Selon l'hebdomadaire britannique, il y aurait eu trois actes bien remplis. Le
premier serait celui du "président électrisant". C'est l'immédiat
après-victoire, lorsque Sarkozy courait à Manhattan en tee-shirt, quand il
composait un gouvernement féminisé, rajeuni et où les "minorités
visibles" occupaient des responsabilités inédites. C'est l'époque des
réformes rondement menées (autonomie des universités, régimes spéciaux de
retraite, minitraité européen) et du franc parler.
L'acte II, toujours selon The Economist, est beaucoup moins flatteur :
c'est celui de l'humiliation.
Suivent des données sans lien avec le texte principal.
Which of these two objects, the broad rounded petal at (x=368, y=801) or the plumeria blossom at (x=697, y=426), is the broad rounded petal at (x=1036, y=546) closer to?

Une période sombre de divorce express,
d'exhibitionnisme vacancier, de yachts luxueux et d'un remariage qui a plus
alimenté la presse du cœur que les chroniques politiques. C'est l'époque de la
plongée des sondages en eaux (très) profondes et du fameux surnom qui depuis
lui colle à la peau : le "président bling-bling".
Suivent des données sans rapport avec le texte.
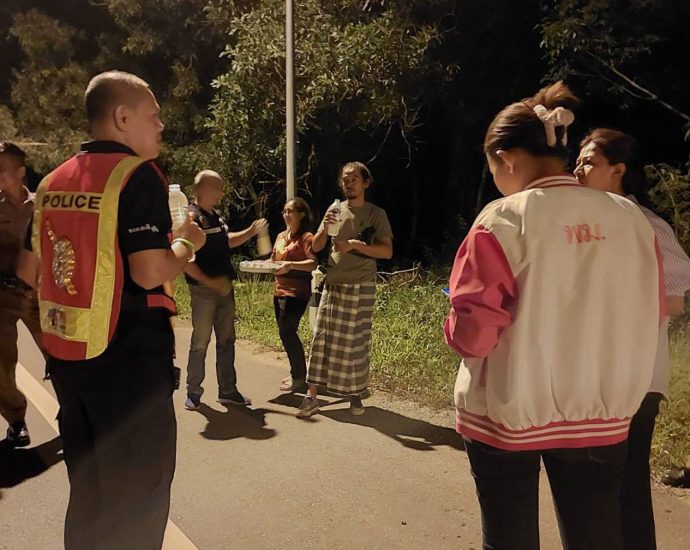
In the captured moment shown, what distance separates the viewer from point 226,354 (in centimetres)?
525

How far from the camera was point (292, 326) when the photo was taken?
552 centimetres

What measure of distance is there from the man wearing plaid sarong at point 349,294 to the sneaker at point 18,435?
5.99ft

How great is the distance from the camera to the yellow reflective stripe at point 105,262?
205 centimetres

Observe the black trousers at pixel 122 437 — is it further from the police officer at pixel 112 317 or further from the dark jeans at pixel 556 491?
the dark jeans at pixel 556 491

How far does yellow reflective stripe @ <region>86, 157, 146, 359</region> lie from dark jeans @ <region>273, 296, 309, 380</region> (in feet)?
11.2

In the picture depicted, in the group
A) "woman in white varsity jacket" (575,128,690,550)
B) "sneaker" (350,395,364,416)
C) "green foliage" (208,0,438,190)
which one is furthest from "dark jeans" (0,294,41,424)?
"green foliage" (208,0,438,190)

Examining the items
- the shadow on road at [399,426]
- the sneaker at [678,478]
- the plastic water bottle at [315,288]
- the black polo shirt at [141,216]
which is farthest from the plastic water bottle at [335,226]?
the black polo shirt at [141,216]

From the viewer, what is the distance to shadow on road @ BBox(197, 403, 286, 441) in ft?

Le troisième acte vient, lui, à peine de commencer. C'est l'ère de la
présidentialisation du président. D'un coup, les costumes se sont faits plus
sages, les inaugurations solennelles se sont multipliées, et l'on a même pu
entendre celui qui ne doute de rien s'excuser en direct à la télévision pour
des "couacs" que lui et son gouvernement auraient commis.
Pourtant, ajoute l'hebdomadaire britannique, il est difficile de juger un homme
d'Etat en un an d'exercice du pouvoir. "Margaret Thatcher n'a commencé à
privatiser ou à affronter les syndicats qu'au début de son second mandat. Et,
pour être tout à fait juste, il faut dire que Nicolas Sarkozy a plus réformé en
un an que son prédécesseur en douze". Même si "ces réformes sont
moins radicales qu'attendu".
The Economist prend pour exemple le marché de l'emploi. "La seule
nouveauté de l'accord passé entre patrons et syndicats est la possibilité d'une
séparation à l'amiable entre le salarié et son employeur. Aujourd'hui, 30 % des
licenciements finissent devant les prud'hommes et 70 % des jugements sont
défavorables aux entrepreneurs. Mais la réforme laisse de côté deux contraintes
bien plus fortes du marché français du travail : les règles qui empêchent de
licencier lorsque l'entreprise fait des bénéfices et la semaine de 35
heures."
Le problème est qu'il y a encore beaucoup à faire et que "le président ne
peut plus compter sur sa popularité pour passer outre les conservatismes".
De plus, "la situation internationale rattrape la France et réduit ses
marges de manœuvre. La promesse de Sarkozy de réduire le poids de la dépense
publique semble déjà passée par pertes et profits."
Enfin, il y a cette exception française qui rend tout difficile : "Alors
que la France compte quelques-unes des entreprises les plus mondialisées de la
planète, les Français continuent de craindre la mondialisation. Un récent
sondage montre que seuls 41 % d'entre eux jugent positivement l'économie de
marché, contre 59 % des Britanniques. En clair, les Français ont besoin qu'on
leur explique que la France n'est pas seulement victime du capitalisme
globalisé, mais qu'elle en est bien un des principaux bénéficiaires."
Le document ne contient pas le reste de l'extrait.